Using the records below, write out only the lines from the line containing "Auro 321 Turkos" up to and including the line containing "Опасное селфи: подросток", exactly, with no pictures.
+++ RECORDS SUPPLIED +++
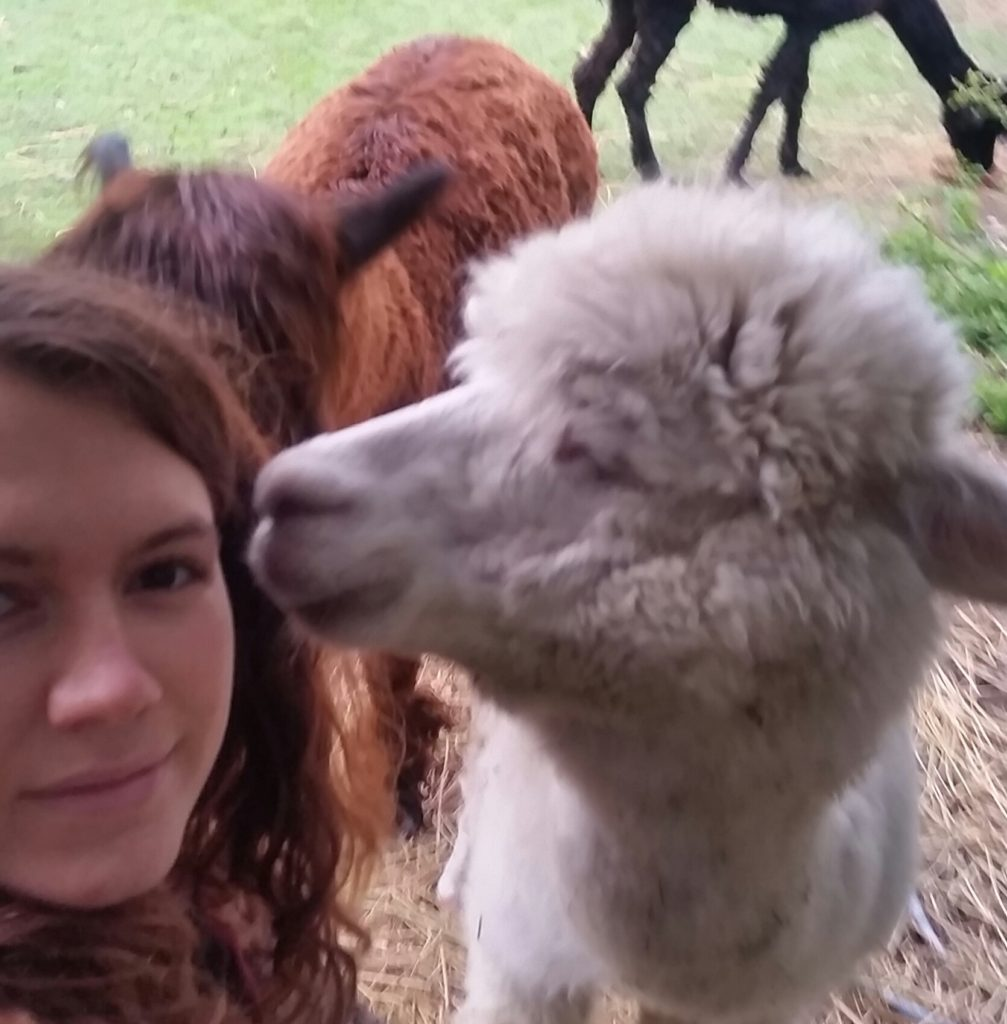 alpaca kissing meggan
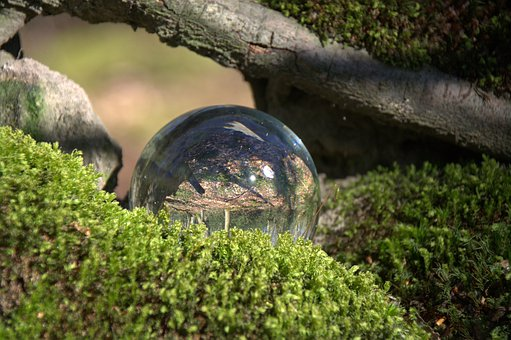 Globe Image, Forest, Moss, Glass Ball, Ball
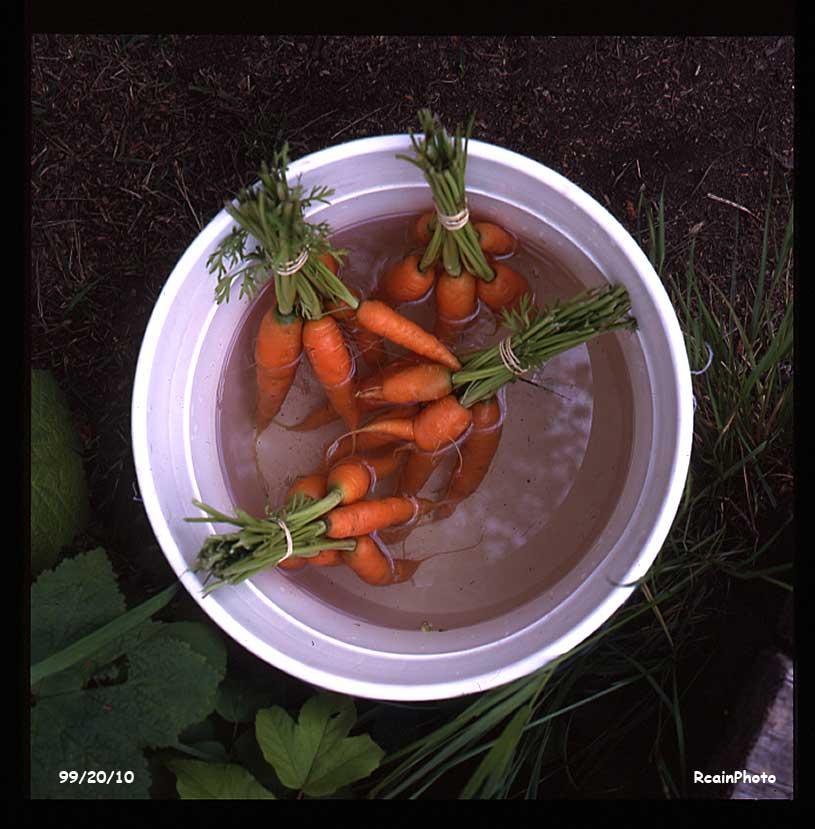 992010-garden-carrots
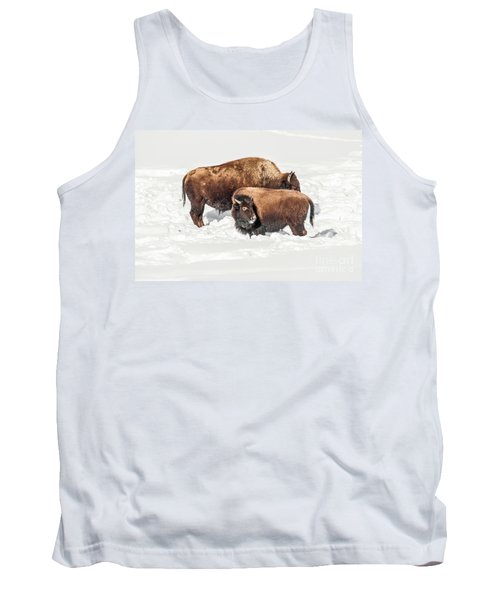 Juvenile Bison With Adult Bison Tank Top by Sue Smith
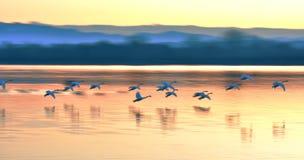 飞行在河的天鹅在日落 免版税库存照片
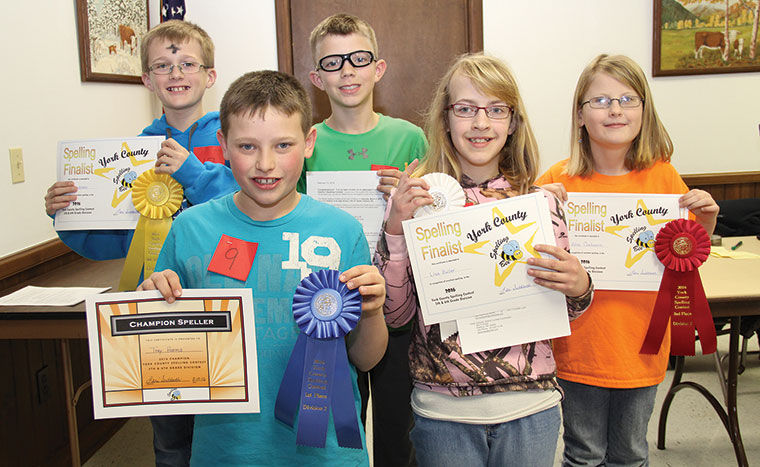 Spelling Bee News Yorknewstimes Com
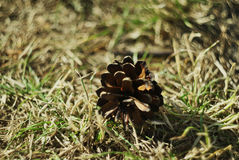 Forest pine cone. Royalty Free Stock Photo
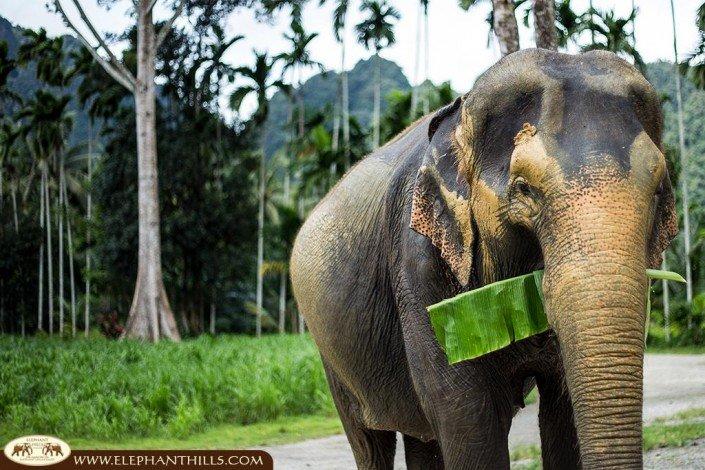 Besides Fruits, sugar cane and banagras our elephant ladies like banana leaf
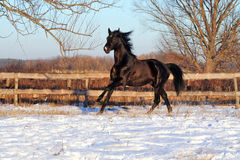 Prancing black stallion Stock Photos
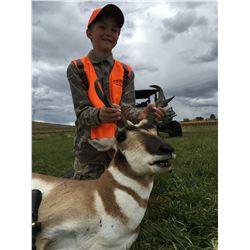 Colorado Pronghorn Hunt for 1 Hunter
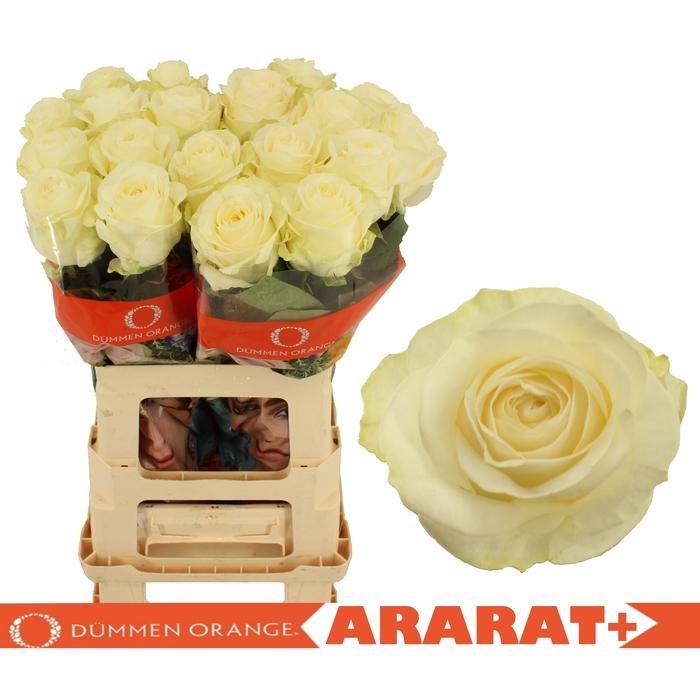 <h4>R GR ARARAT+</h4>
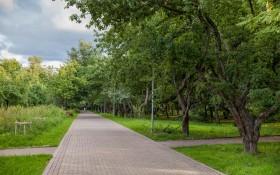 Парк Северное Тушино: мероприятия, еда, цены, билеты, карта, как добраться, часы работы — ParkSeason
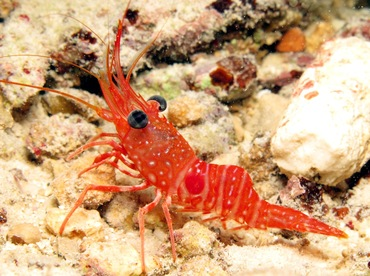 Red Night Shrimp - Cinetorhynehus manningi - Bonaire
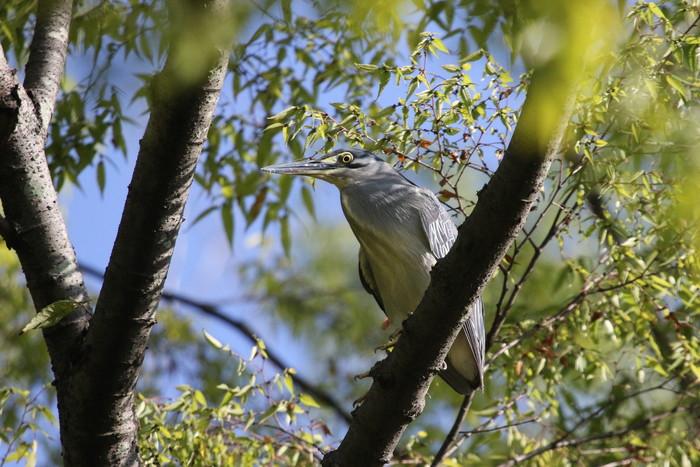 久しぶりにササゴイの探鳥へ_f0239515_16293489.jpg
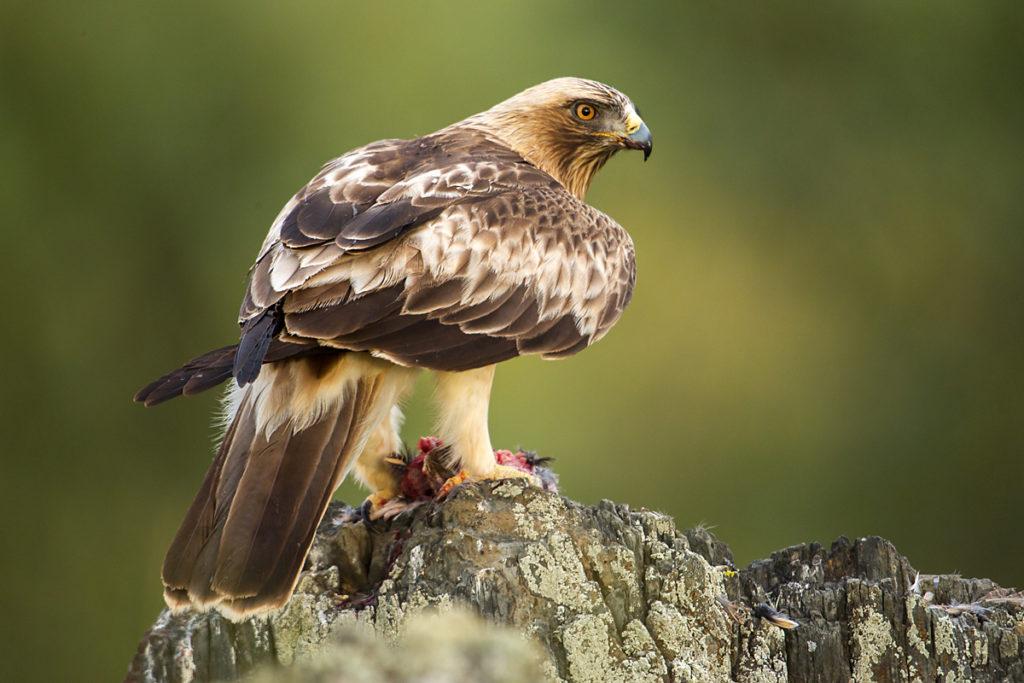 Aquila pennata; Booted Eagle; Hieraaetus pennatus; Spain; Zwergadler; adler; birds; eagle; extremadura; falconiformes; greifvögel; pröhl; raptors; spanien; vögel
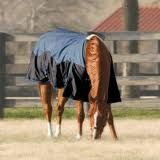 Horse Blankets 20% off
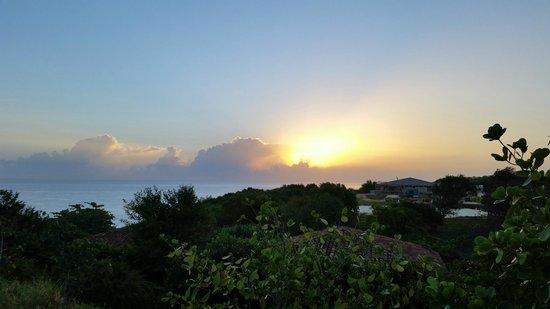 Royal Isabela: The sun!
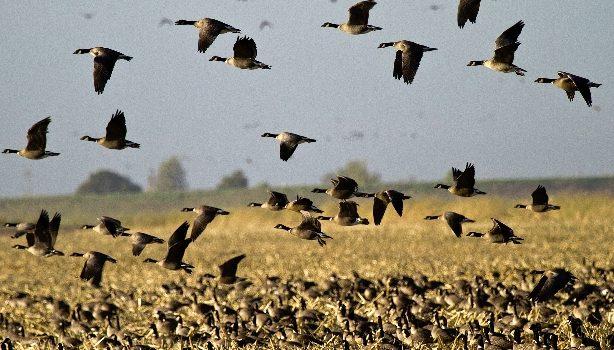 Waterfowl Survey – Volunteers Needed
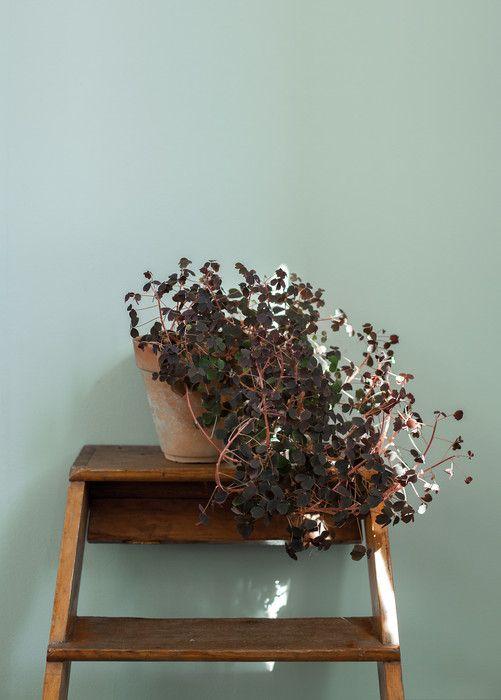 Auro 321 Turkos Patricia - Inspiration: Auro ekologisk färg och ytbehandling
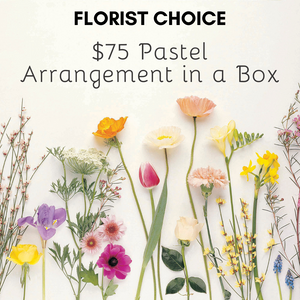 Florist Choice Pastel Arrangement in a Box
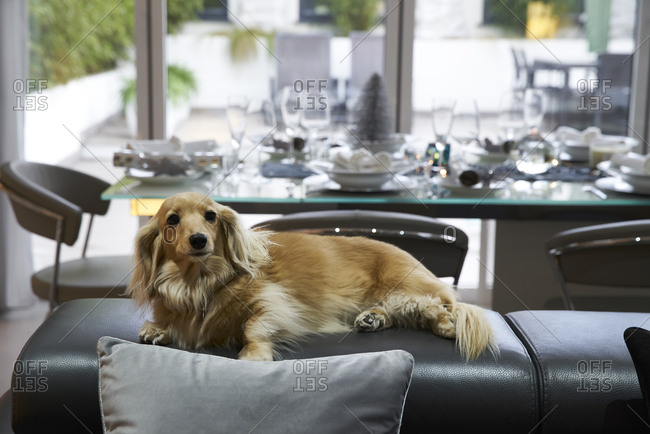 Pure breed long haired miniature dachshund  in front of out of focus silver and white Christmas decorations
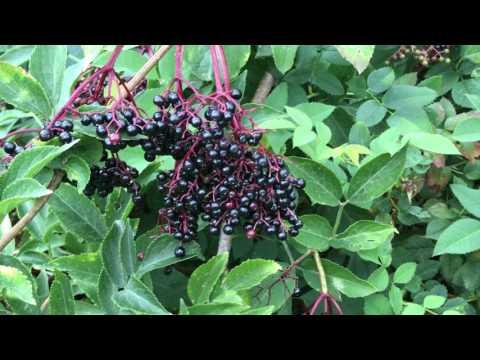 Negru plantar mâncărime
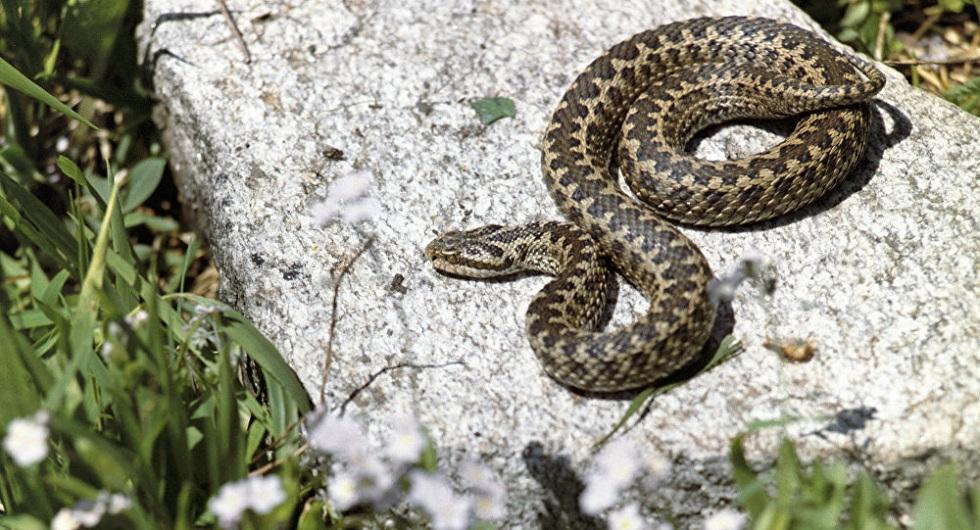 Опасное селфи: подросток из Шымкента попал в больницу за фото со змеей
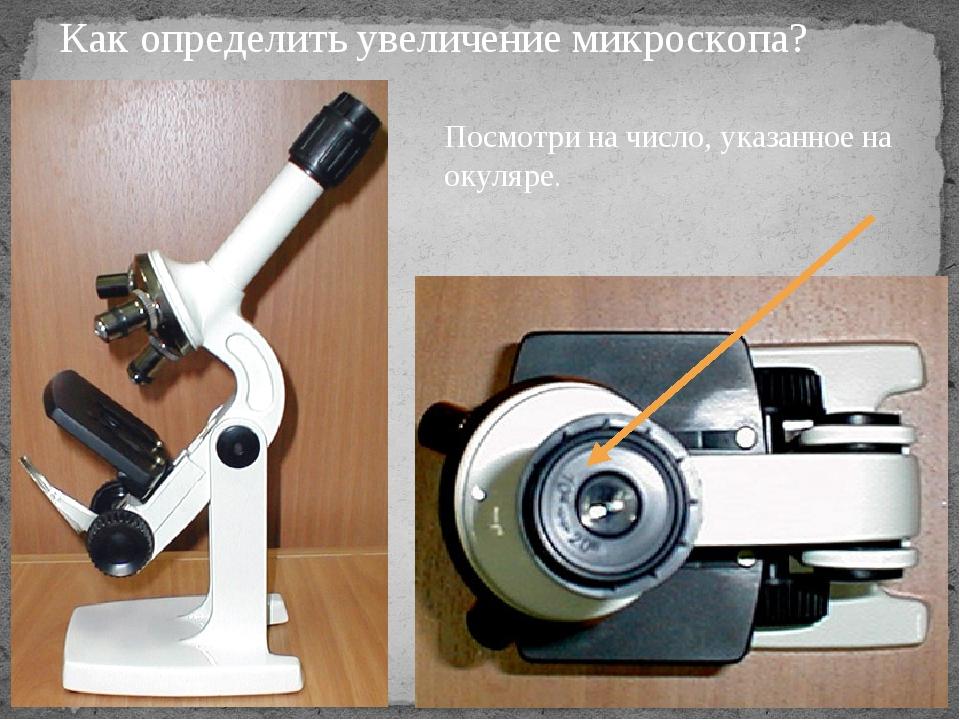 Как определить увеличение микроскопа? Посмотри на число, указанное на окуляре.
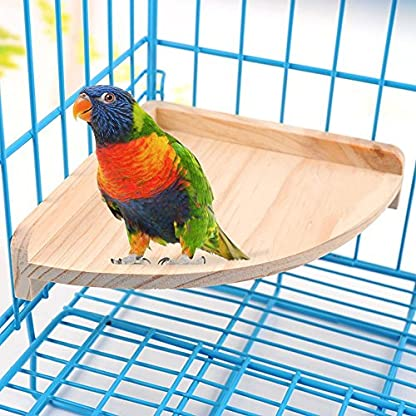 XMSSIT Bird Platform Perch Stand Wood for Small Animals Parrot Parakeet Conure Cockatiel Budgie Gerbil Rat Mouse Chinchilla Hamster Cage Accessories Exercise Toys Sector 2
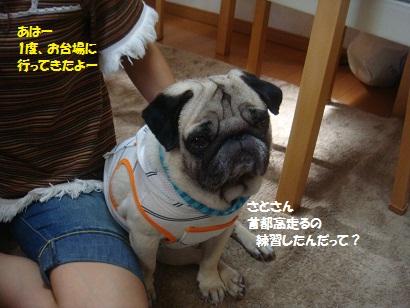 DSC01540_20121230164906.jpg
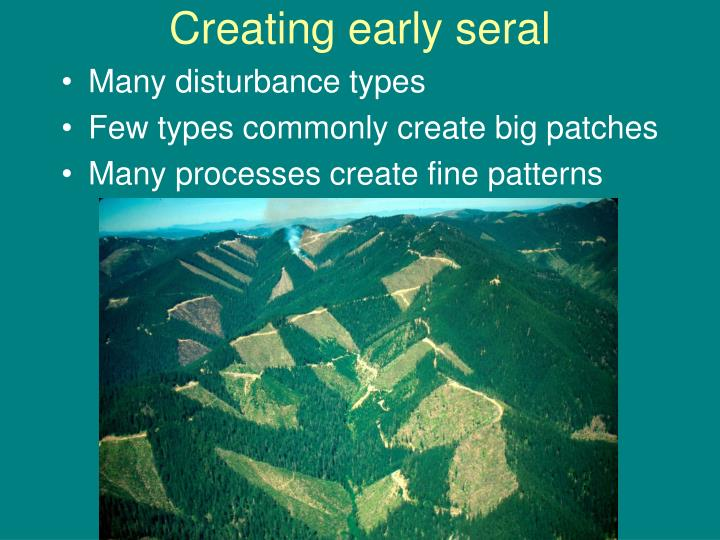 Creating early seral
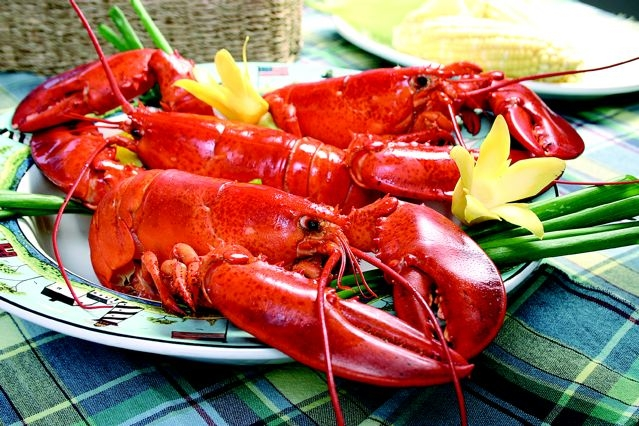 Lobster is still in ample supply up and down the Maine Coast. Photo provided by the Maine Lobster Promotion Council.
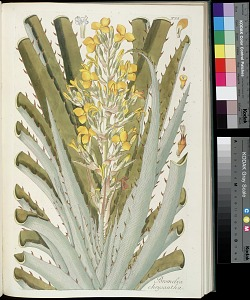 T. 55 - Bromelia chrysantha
+++
**OUTPUT FOR THIS EXERCISE**
 Auro 321 Turkos Patricia - Inspiration: Auro ekologisk färg och ytbehandling
 Florist Choice Pastel Arrangement in a Box
 Pure breed long haired miniature dachshund  in front of out of focus silver and white Christmas decorations
 Negru plantar mâncărime
 Опасное селфи: подросток из Шымкента попал в больницу за фото со змеей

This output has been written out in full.